South Africa’s Former President Zuma Barred from Parliamentary Run After Conviction

South Africa’s Constitutional Court has barred former President Jacob Zuma from running for a parliamentary seat in the upcoming national election scheduled for next week. This decision by the country’s highest court is likely to heighten political tensions ahead of a crucial vote in Africa’s most developed economy. Zuma, who leads a new political party, is challenging his former allies.

The court ruled that a constitutional provision disqualifying individuals from standing for Parliament if they have been sentenced to more than 12 months in prison without the option of a fine applies to the 82-year-old former leader. In 2021, Zuma was sentenced to 15 months in prison by the same court for contempt after refusing to testify at a judicial inquiry into government corruption.

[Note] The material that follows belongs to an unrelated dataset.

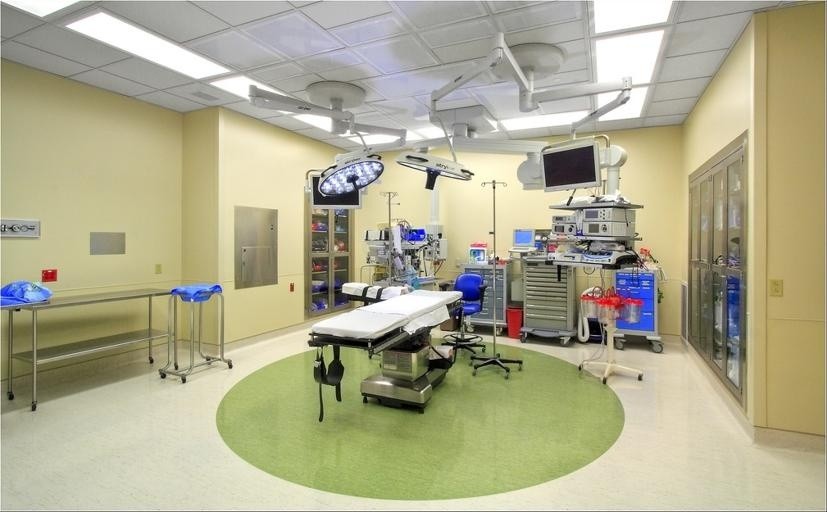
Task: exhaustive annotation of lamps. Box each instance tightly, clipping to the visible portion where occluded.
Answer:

According to the ruling, Zuma cannot serve as a lawmaker until five years after completing that sentence, which comes just nine days before the May 29 election.

Zuma, once the leader of South Africa’s ruling African National Congress (ANC) party, was forced out as its leader in 2017 and resigned as president in 2018 amid allegations of corruption.

He returned to politics late last year with a new party and has renewed his fierce criticism of the ANC and current President Cyril Ramaphosa, who replaced him as both party leader and president.

While Zuma’s new party expressed disappointment with the court’s decision, it stated that the ruling has not discouraged them. However, the party criticized the court and the panel of judges that issued the ruling.